Buying a MB is pretty much depending on your luck. I drove a ML500 and it's pretty stable with all the safety features. The brake was pretty good IMO. Like any tall truck, handleing is fine with the ESP on. It a bit more roomier than the X5. But build quality is mixed. Since it's built in Alabama. The only good thing is strong was the engine. The fit and finish is okay. If I get one, I'd get the extended warrantee on. But still hate to have a vehicle in the shop more than on the road. My 20 years old W126 560SEL is still running smooth. In all, they don't build cars like they used to. :dunno:


----------



## 'Cane (Jun 16, 2003)

eksath said:


> ok..thanks..are you saying that brakes were the biggest problem or it was crappy handling else where too?

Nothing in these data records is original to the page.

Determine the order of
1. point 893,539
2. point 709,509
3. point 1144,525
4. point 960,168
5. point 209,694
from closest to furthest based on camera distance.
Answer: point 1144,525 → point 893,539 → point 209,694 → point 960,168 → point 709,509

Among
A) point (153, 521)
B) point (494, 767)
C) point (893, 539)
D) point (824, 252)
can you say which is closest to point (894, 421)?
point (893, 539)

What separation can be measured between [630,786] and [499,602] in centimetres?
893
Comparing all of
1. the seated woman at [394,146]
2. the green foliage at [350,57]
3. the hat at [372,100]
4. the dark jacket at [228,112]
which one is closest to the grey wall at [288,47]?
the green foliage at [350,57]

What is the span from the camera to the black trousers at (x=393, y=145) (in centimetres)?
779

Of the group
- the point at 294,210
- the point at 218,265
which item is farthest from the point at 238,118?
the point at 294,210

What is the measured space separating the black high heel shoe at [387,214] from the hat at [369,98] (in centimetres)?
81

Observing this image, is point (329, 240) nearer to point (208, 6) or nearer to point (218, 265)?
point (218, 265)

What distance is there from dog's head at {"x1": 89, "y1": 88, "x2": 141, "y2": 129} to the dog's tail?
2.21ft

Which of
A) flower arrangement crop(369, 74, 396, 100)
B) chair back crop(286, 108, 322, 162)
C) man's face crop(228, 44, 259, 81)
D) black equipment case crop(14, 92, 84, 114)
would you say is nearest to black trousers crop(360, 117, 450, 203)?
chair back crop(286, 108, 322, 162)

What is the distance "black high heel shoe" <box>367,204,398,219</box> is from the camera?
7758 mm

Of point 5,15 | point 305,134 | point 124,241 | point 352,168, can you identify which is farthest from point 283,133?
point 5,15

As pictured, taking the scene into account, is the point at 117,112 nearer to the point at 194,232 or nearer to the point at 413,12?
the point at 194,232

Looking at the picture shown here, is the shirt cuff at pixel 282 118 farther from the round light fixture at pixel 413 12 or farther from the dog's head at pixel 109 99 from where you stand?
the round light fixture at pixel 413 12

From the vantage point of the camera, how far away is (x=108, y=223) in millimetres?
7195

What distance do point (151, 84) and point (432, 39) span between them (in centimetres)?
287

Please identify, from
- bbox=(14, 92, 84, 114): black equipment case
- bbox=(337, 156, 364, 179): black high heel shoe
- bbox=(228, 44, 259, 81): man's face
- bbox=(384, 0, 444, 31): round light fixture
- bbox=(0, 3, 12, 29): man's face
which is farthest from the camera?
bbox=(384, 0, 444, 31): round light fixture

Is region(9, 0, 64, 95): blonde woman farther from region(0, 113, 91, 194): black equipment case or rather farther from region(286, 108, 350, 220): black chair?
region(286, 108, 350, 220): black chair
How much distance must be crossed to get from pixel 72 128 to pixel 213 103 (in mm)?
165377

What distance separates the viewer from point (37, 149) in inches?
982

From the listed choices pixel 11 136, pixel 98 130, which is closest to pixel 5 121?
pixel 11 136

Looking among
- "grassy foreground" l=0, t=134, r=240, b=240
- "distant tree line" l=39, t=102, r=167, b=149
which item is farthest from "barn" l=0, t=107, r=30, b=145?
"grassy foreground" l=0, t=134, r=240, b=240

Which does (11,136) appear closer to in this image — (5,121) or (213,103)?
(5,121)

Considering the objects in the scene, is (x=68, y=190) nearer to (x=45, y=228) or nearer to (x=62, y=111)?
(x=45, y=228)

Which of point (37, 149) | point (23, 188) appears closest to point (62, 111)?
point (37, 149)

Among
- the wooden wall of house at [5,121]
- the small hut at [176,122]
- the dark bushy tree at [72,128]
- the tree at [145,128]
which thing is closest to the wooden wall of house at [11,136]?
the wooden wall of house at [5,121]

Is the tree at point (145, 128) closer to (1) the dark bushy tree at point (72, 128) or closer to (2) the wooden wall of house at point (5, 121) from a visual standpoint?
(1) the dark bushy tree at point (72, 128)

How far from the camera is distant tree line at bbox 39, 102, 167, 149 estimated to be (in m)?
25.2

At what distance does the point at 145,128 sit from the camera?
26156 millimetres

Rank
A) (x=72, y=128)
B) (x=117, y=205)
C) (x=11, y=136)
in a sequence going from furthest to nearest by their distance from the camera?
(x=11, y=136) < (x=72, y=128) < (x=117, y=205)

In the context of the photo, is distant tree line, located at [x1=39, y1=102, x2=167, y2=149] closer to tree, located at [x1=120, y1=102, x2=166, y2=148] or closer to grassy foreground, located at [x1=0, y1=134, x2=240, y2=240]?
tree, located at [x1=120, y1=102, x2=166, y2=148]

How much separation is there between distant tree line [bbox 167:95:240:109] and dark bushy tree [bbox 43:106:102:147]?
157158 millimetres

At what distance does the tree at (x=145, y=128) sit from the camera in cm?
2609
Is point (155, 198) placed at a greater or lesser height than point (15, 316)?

No. Overall it was a bad ride, but the brakes were complete crap.


----------



## buzzm (Aug 1, 2006)

i've had one for 2 years, love it, never had a problem with it, brakes feel pretty good to me, obviously not as good as the M but for an SUV they are OK

i like the ride, love the engine, build quality is pretty good, overall i'm glad i got it

early ML's had problems, I would stay away from the 01 or 02's. Extended warranty is a must


----------



## eksath (Apr 4, 2003)

thanks guys...i am going to also consider a lexus RX 300/330 as well given what i have heard about this.:thumbup:


----------



## BayAreaBMWFan (Aug 8, 2004)

Do you need towing capacity or just space? Will you off-road?

ML500 has a big engine and can tow stuff like boats. There is a lower powered version available (ML350..).

The Lexus is on on-road vehicle with more space. Good reliability but nothing exciting.

Have you considered wagons? They offer the best compromise of milage, drivability and utility.

You can also get the MB R Class at fire-sale prices.


----------



## eksath (Apr 4, 2003)

BayAreaBMWFan said:


> Do you need towing capacity or just space? Will you off-road?
> 
> ML500 has a big engine and can tow stuff like boats. There is a lower powered version available (ML350..).
> 
> ...


Thanks.

I will be using it up in New England hence snow etc
I agree on the lexus...good service etc but doesnt really appeal to me as a machine..
I will look into wagons...

R-Class? will look into that

thanks for the comments!


----------



## BayAreaBMWFan (Aug 8, 2004)

For most people SUV is an overkill. Unless you need serious towing, off-road, or large stowage capability or seating for 7, there are better options available. Most wagons will handle better in snow, have tons of storage (may be not for large items) and will be more fun to drive. 

The Subarus, Volvo XCs and even the Bimmer 5 series wagons are a great compromise. If you do not mind minivans, some of them are available in AWD.


----------



## eksath (Apr 4, 2003)

Guys,

i found this funny owner comment for the ML on a owner survey website. Wow ..i have been reading this stuff almost consistenly all over the web and hearing it from folks,too...

"8th Dec 2004, 16:01

Dammit : I wish someone would crash into mine : I'd risk a little whiplash to offload that piece of garbage to the knackers yard. Mind you with over 60 MB documented repairs in 3 years I rather suspect that the air bags wouldn't deploy and this death-trap would finally kill me off.

Power Steering failures, heated seat elements that burn through the leather seats (yes really.. and no, I don't smoke!) and brake fade that can only be fixed with new rotors (average every 13k miles)...

I wonder if the mother-in-law would like to borrow my car..."


----------